- Goal of the exercise
Repeat, without any change, the entries presented below.

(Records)
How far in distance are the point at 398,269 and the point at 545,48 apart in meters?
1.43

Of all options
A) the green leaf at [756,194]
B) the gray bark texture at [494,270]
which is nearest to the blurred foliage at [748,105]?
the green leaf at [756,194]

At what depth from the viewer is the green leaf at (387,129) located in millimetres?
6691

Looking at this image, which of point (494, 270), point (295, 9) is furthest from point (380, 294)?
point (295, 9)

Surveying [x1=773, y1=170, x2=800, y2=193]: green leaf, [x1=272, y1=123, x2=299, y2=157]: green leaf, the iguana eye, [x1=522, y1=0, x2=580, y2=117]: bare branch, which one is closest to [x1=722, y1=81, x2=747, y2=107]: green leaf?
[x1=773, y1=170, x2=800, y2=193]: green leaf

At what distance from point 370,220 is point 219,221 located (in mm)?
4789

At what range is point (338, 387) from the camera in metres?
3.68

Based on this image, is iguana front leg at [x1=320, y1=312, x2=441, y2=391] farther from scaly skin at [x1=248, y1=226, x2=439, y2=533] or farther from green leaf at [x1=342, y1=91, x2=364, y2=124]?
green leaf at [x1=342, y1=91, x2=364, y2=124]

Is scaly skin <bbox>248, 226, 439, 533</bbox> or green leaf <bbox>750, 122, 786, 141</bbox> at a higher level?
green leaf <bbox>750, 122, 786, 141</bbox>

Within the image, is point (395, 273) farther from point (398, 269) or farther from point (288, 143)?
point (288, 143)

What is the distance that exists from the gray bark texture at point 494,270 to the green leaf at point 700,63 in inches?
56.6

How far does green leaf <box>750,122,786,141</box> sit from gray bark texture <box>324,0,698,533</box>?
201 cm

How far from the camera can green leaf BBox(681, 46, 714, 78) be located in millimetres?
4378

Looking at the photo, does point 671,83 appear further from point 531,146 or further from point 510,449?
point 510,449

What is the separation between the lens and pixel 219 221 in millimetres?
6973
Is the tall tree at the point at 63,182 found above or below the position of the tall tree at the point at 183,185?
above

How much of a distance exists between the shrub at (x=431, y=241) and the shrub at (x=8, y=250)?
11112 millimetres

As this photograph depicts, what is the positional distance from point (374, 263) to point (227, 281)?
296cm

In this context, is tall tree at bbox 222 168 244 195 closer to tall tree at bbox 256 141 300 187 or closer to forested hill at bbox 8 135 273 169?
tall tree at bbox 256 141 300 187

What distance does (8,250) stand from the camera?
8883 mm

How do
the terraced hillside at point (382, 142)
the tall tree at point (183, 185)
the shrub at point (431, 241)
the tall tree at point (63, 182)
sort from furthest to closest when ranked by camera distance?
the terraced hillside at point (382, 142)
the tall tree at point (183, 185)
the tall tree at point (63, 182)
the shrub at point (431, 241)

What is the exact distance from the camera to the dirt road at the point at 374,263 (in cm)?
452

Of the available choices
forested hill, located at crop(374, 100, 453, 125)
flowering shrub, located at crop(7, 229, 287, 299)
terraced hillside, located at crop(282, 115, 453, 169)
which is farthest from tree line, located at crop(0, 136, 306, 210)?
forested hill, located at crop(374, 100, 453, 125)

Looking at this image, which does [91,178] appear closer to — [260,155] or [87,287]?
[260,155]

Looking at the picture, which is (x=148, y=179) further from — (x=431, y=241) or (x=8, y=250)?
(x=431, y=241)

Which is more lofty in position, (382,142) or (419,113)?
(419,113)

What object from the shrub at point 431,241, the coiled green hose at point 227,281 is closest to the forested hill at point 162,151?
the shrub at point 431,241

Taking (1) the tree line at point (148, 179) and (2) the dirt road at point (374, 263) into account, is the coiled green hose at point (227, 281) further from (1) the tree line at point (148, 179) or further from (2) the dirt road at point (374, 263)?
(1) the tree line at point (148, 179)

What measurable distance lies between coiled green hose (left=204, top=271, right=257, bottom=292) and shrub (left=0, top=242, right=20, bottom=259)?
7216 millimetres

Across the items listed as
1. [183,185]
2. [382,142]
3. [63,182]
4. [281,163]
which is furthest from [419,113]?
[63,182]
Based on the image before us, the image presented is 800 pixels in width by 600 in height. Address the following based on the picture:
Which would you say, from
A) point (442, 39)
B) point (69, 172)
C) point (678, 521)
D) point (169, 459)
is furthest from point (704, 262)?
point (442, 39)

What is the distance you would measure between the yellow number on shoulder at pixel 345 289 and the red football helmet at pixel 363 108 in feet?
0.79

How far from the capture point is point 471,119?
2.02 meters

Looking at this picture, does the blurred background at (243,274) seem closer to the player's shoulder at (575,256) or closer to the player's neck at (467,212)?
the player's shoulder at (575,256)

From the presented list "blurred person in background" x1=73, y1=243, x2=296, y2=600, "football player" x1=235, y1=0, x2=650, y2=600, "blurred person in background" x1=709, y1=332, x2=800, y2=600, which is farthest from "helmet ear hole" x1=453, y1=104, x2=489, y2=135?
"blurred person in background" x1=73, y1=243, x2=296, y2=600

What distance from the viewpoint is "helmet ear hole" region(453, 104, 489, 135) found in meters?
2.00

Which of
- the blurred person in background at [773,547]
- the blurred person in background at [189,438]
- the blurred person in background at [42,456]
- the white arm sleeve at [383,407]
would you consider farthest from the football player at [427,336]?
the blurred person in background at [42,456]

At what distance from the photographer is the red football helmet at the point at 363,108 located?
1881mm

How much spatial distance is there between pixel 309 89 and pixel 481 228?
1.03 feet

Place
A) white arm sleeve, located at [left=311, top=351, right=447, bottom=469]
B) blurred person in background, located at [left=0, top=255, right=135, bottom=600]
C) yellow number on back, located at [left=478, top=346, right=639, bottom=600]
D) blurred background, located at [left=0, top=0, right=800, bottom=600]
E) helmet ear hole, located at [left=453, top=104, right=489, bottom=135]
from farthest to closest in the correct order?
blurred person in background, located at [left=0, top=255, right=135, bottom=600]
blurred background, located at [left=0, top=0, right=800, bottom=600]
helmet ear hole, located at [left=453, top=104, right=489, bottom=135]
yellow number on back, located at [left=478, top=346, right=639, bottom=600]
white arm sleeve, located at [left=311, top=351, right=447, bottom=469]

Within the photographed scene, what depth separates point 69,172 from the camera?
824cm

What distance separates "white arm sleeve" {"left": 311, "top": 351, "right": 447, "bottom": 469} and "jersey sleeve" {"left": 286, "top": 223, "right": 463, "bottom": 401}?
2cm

- Finished answer
How far in distance are the point at 398,269 and the point at 545,48 apart in meters?
1.43

Of all options
A) the green leaf at [756,194]
B) the gray bark texture at [494,270]
which is nearest to the blurred foliage at [748,105]?
the green leaf at [756,194]

At what depth from the viewer is the green leaf at (387,129) located in millimetres?
6691

Looking at this image, which of point (494, 270), point (295, 9) is furthest from point (380, 294)?
point (295, 9)

Surveying [x1=773, y1=170, x2=800, y2=193]: green leaf, [x1=272, y1=123, x2=299, y2=157]: green leaf, the iguana eye, [x1=522, y1=0, x2=580, y2=117]: bare branch, which one is closest to [x1=722, y1=81, x2=747, y2=107]: green leaf?
[x1=773, y1=170, x2=800, y2=193]: green leaf

At what distance from point 370,220 is point 219,221 located (in mm)?
4789

At what range is point (338, 387) from the camera in metres?
3.68

Based on this image, is iguana front leg at [x1=320, y1=312, x2=441, y2=391] farther from scaly skin at [x1=248, y1=226, x2=439, y2=533] or farther from green leaf at [x1=342, y1=91, x2=364, y2=124]?
green leaf at [x1=342, y1=91, x2=364, y2=124]

Is scaly skin <bbox>248, 226, 439, 533</bbox> or green leaf <bbox>750, 122, 786, 141</bbox> at a higher level?
green leaf <bbox>750, 122, 786, 141</bbox>

Within the image, is point (395, 273) farther from point (398, 269) or farther from point (288, 143)?
point (288, 143)

What is the distance that exists from the gray bark texture at point 494,270 to the green leaf at point 700,63 in inches?
56.6

How far does green leaf <box>750,122,786,141</box> sit from gray bark texture <box>324,0,698,533</box>?
201 cm

How far from the camera can green leaf BBox(681, 46, 714, 78) be located in millimetres?
4378

Looking at the photo, does point 671,83 appear further from point 531,146 or further from point 510,449?
point 510,449

What is the separation between the lens and pixel 219 221 in millimetres?
6973
Is the tall tree at the point at 63,182 found above or below the position of the tall tree at the point at 183,185?
above

How much of a distance exists between the shrub at (x=431, y=241) and the shrub at (x=8, y=250)?
11112 millimetres

As this photograph depicts, what is the positional distance from point (374, 263) to point (227, 281)?
296cm

In this context, is tall tree at bbox 222 168 244 195 closer to tall tree at bbox 256 141 300 187 or closer to forested hill at bbox 8 135 273 169?
tall tree at bbox 256 141 300 187

What distance does (8,250) stand from the camera?
8883 mm

How do
the terraced hillside at point (382, 142)
the tall tree at point (183, 185)
the shrub at point (431, 241)
the tall tree at point (63, 182)
sort from furthest to closest when ranked by camera distance?
the terraced hillside at point (382, 142)
the tall tree at point (183, 185)
the tall tree at point (63, 182)
the shrub at point (431, 241)

What is the exact distance from the camera to the dirt road at the point at 374,263 (in cm)?
452

Of the available choices
forested hill, located at crop(374, 100, 453, 125)
flowering shrub, located at crop(7, 229, 287, 299)
terraced hillside, located at crop(282, 115, 453, 169)
which is farthest from tree line, located at crop(0, 136, 306, 210)?
forested hill, located at crop(374, 100, 453, 125)

Looking at this image, which does [91,178] appear closer to — [260,155] or [87,287]?
[260,155]

Looking at the picture, which is (x=148, y=179) further from — (x=431, y=241) or (x=8, y=250)?
(x=431, y=241)

Which is more lofty in position, (382,142) or (419,113)?
(419,113)

What object from the shrub at point 431,241, the coiled green hose at point 227,281 is closest to the forested hill at point 162,151?
the shrub at point 431,241

Taking (1) the tree line at point (148, 179) and (2) the dirt road at point (374, 263) into account, is the coiled green hose at point (227, 281) further from (1) the tree line at point (148, 179) or further from (2) the dirt road at point (374, 263)?
(1) the tree line at point (148, 179)

What measurable distance lies between coiled green hose (left=204, top=271, right=257, bottom=292) and shrub (left=0, top=242, right=20, bottom=259)?
7216 millimetres

Across the items listed as
1. [183,185]
2. [382,142]
3. [63,182]
4. [281,163]
which is furthest from [419,113]?
[63,182]
Based on the image before us, the image presented is 800 pixels in width by 600 in height. Address the following based on the picture:
Which would you say, from
A) point (442, 39)
B) point (69, 172)
C) point (678, 521)
D) point (169, 459)
is furthest from point (704, 262)?
point (442, 39)

What is the distance you would measure between the yellow number on shoulder at pixel 345 289 and the red football helmet at pixel 363 108 in feet?
0.79

How far from the capture point is point 471,119?
2.02 meters

Looking at this picture, does the blurred background at (243,274) seem closer to the player's shoulder at (575,256) or closer to the player's neck at (467,212)?
the player's shoulder at (575,256)

From the presented list "blurred person in background" x1=73, y1=243, x2=296, y2=600, "football player" x1=235, y1=0, x2=650, y2=600, "blurred person in background" x1=709, y1=332, x2=800, y2=600, which is farthest from "helmet ear hole" x1=453, y1=104, x2=489, y2=135?
"blurred person in background" x1=73, y1=243, x2=296, y2=600

What distance from the viewpoint is "helmet ear hole" region(453, 104, 489, 135) found in meters?
2.00

Which of
- the blurred person in background at [773,547]
- the blurred person in background at [189,438]
- the blurred person in background at [42,456]
- the white arm sleeve at [383,407]
would you consider farthest from the football player at [427,336]?
the blurred person in background at [42,456]

At what distance from the photographer is the red football helmet at the point at 363,108 located?
1881mm

How much spatial distance is there between pixel 309 89 and pixel 481 228?
1.03 feet

Place
A) white arm sleeve, located at [left=311, top=351, right=447, bottom=469]
B) blurred person in background, located at [left=0, top=255, right=135, bottom=600]
C) yellow number on back, located at [left=478, top=346, right=639, bottom=600]
D) blurred background, located at [left=0, top=0, right=800, bottom=600]
E) helmet ear hole, located at [left=453, top=104, right=489, bottom=135]
from farthest to closest in the correct order?
blurred person in background, located at [left=0, top=255, right=135, bottom=600]
blurred background, located at [left=0, top=0, right=800, bottom=600]
helmet ear hole, located at [left=453, top=104, right=489, bottom=135]
yellow number on back, located at [left=478, top=346, right=639, bottom=600]
white arm sleeve, located at [left=311, top=351, right=447, bottom=469]

Within the photographed scene, what depth separates point 69,172 from the camera?
824cm

What distance separates "white arm sleeve" {"left": 311, "top": 351, "right": 447, "bottom": 469} and "jersey sleeve" {"left": 286, "top": 223, "right": 463, "bottom": 401}?
2cm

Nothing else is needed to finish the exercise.